When a language is lost, so is embedded knowledge (ecological, cultural, etc.). One individual offered the example of alder (Alnus rugosa). The Ojibwe name for alder is wadoop, formed from the word wado, meaning blood clot. A traditional medicinal use for alder is as a topical application to stop bleeding. This example demonstrates that language provides a key to cultural practices. The practice of language equates to the practice of culture; it provides a means for individuals to connect with their natural and cultural environment.
The sondeo method has received little to no attention in the domestic Extension context despite being developed nearly 30 years ago. Its application has been primarily in international development. Our experience at Fond du Lac suggests that there is a place for this method in Extension's toolkit.
The sondeo fosters exposure and interaction with the community. The FDL sondeo surpassed the objective of providing the Extension educator with a rich, introductory experience to Band members, as well as to the team members from FDL's Resource Management Division. It provided an opportunity to listen to the voices of 20 community members and allowed those individuals to lead the conversation in unexpected directions. Moreover, the sondeo fostered physical exploration of the community. Interviews occurred in all three of the Reservation's districts, at community members' homes and local gathering places. We perceived an advantage to engaging community members on their terms and in their comfort zones.

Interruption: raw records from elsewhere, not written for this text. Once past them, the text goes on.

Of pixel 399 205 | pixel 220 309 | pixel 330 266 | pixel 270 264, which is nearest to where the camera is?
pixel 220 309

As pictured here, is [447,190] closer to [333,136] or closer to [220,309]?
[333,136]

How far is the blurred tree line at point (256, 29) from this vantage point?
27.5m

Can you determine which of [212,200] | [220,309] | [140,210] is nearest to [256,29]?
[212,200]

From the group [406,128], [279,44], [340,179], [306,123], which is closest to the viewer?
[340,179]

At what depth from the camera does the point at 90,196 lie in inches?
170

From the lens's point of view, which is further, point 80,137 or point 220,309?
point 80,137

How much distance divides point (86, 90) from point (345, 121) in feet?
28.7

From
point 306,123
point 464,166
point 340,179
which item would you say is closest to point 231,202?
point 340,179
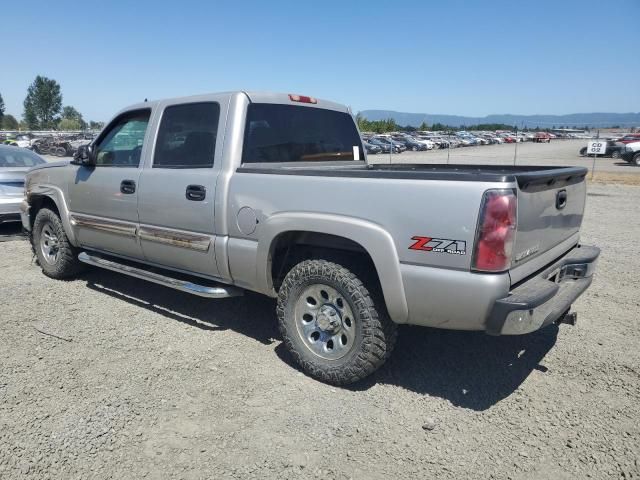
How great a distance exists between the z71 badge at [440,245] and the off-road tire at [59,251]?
4091 mm

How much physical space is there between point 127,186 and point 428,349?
2.92 meters

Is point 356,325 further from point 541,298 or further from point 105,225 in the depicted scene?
point 105,225

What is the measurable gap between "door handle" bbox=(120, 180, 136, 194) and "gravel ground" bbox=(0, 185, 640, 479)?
1141 mm

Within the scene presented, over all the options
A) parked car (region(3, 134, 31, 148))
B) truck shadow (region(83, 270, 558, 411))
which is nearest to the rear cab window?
truck shadow (region(83, 270, 558, 411))

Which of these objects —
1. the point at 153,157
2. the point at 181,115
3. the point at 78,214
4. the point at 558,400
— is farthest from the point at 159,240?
the point at 558,400

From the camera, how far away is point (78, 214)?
4996 millimetres

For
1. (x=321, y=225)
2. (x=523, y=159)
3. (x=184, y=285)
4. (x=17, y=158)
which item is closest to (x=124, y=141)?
(x=184, y=285)

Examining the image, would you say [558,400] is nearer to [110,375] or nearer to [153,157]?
[110,375]

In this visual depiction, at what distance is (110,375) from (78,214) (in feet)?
7.16

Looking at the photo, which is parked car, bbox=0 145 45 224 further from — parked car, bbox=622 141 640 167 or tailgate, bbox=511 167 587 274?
parked car, bbox=622 141 640 167

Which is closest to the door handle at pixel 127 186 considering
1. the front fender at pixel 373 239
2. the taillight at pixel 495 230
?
the front fender at pixel 373 239

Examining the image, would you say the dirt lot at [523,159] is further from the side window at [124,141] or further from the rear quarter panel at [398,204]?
the rear quarter panel at [398,204]

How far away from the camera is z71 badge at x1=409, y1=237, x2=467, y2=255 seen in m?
2.65

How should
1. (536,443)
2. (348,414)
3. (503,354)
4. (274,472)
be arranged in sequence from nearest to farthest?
1. (274,472)
2. (536,443)
3. (348,414)
4. (503,354)
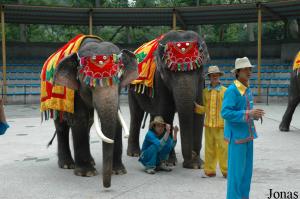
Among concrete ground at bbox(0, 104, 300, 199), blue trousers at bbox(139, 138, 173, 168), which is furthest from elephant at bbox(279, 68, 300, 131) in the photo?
blue trousers at bbox(139, 138, 173, 168)

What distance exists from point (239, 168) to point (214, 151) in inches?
68.9

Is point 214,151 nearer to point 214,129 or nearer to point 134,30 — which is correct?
point 214,129

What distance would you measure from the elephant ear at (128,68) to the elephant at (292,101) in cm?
568

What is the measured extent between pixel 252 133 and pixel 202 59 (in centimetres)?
214

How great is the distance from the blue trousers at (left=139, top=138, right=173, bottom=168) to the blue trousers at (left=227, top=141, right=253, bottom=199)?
2.09 meters

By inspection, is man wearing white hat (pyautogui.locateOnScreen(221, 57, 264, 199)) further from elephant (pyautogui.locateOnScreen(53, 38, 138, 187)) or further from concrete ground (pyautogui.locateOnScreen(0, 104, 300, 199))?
elephant (pyautogui.locateOnScreen(53, 38, 138, 187))

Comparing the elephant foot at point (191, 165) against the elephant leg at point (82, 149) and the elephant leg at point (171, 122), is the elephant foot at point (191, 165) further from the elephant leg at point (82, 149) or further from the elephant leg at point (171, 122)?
the elephant leg at point (82, 149)

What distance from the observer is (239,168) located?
430 cm

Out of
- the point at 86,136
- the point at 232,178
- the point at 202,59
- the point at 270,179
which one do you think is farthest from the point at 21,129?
the point at 232,178

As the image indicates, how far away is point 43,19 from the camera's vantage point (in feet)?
68.5

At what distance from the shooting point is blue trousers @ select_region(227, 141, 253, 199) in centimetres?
430

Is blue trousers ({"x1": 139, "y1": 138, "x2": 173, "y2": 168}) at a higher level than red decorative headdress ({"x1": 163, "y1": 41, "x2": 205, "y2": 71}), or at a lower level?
lower

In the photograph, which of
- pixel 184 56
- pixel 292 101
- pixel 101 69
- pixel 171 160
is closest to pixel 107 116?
pixel 101 69

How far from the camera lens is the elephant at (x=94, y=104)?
5.20 m
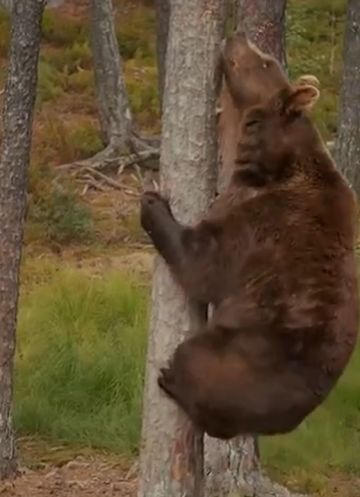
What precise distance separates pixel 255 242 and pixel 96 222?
9402 mm

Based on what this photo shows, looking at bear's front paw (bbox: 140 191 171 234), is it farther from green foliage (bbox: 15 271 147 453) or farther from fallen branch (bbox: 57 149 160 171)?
fallen branch (bbox: 57 149 160 171)

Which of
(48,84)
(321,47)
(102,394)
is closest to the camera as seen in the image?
(102,394)

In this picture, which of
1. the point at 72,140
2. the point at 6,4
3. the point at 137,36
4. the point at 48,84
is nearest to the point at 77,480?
the point at 72,140

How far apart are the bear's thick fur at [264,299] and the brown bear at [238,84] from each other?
192mm

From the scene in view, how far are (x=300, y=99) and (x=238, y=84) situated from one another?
25 cm

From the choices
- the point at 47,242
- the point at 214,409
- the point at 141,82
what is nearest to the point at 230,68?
the point at 214,409

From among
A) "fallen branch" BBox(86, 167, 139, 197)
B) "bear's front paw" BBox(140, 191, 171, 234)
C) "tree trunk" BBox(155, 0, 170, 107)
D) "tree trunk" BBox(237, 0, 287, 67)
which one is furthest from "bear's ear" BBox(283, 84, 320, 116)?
"fallen branch" BBox(86, 167, 139, 197)

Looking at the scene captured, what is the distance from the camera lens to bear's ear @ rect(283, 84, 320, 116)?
535cm

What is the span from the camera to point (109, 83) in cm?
1689

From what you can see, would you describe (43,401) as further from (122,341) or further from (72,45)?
(72,45)

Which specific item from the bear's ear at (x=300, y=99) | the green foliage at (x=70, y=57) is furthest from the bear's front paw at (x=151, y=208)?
the green foliage at (x=70, y=57)

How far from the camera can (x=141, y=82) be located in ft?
65.0

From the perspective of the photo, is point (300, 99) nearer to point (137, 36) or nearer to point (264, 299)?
point (264, 299)

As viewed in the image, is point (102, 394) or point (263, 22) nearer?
point (263, 22)
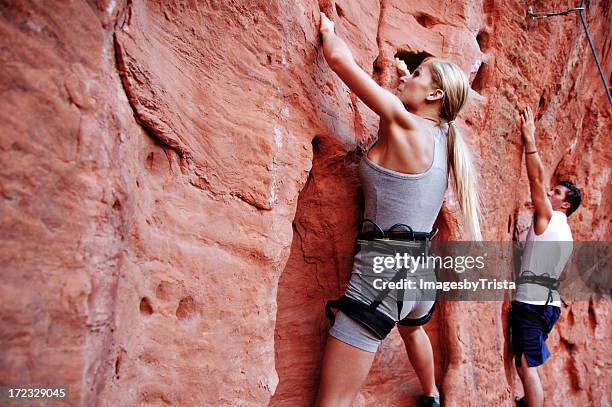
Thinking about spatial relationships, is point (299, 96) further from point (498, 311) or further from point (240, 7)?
point (498, 311)

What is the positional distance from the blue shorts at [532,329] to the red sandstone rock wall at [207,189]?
153 millimetres

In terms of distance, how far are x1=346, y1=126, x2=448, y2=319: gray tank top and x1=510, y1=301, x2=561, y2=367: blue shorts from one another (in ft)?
5.26

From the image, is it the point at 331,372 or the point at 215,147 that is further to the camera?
the point at 331,372

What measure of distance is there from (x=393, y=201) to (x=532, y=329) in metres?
1.88

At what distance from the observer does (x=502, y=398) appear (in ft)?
9.66

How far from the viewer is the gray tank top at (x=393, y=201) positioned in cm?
192

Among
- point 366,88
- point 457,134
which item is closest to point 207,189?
point 366,88

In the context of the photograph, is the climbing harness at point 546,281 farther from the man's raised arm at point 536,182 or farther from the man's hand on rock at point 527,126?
the man's hand on rock at point 527,126

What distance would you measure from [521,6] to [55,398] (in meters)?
3.55

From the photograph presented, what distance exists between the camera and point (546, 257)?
10.2 ft

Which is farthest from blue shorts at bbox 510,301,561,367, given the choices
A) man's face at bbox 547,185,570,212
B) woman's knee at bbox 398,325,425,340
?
woman's knee at bbox 398,325,425,340

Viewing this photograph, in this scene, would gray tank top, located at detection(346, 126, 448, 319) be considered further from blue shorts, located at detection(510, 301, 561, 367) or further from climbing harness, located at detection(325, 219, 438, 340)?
blue shorts, located at detection(510, 301, 561, 367)

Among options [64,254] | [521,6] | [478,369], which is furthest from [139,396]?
[521,6]

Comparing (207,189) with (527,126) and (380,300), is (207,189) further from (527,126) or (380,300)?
(527,126)
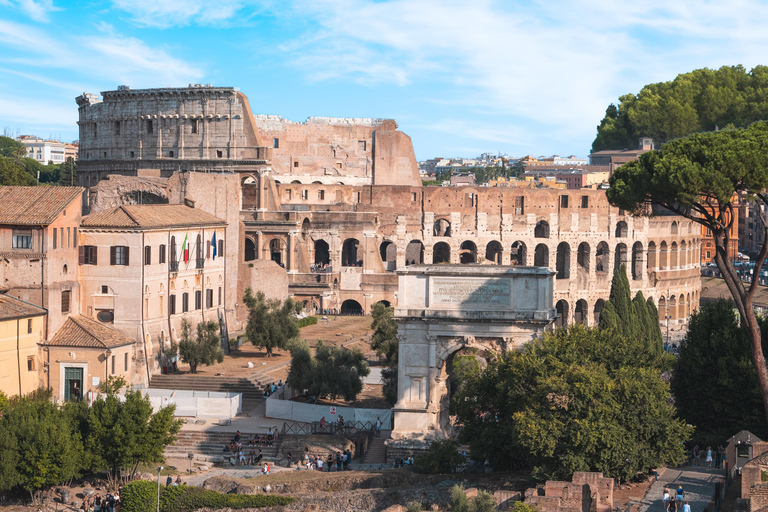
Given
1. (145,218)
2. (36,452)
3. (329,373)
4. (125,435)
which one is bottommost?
(36,452)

The sondeo reveals valuable knowledge to the assessment team members. The FDL sondeo revealed lessons that would not likely have emerged had we engaged community members through a scripted interview or focus group. One team member and longstanding FDL employee shared that over his tenure he had heard many of the themes that emerged. However, he went on to assert that only through hearing each person tell his or her own story, and through hearing them in close temporal proximity, did the collective voice emerge, bringing into focus the central themes and their greater significance.
Most notably, we learned about atrophied connections of individuals and their varied forms: to knowledge, to social networks, and to culture. We learned that natural resources are a link to deeper knowledge of Ojibwe culture and that Ojibwe culture is a link to a deeper knowledge of natural resources. Thus, deeper understanding of one should facilitate enhanced understanding of the other. We learned that the connections largely reside in the Ojibwe language. Community members asserted that language represents a critical cultural resource with potential to enhance knowledge of Ojibwe culture and use of natural resources.
Our sondeo also revealed a great challenge for Extension professionals working in Indian Country. Namely, as educators we will need to play a role in facilitating reintegration of topical and cultural knowledge, and we will likely find language to be instrumental to this process. For Extension to foster culturally appropriate learning and, overall, to succeed in Indian Country (or other communities), it will be essential to explore new approaches to integrate cultural considerations and language, regardless of the given topic or theme.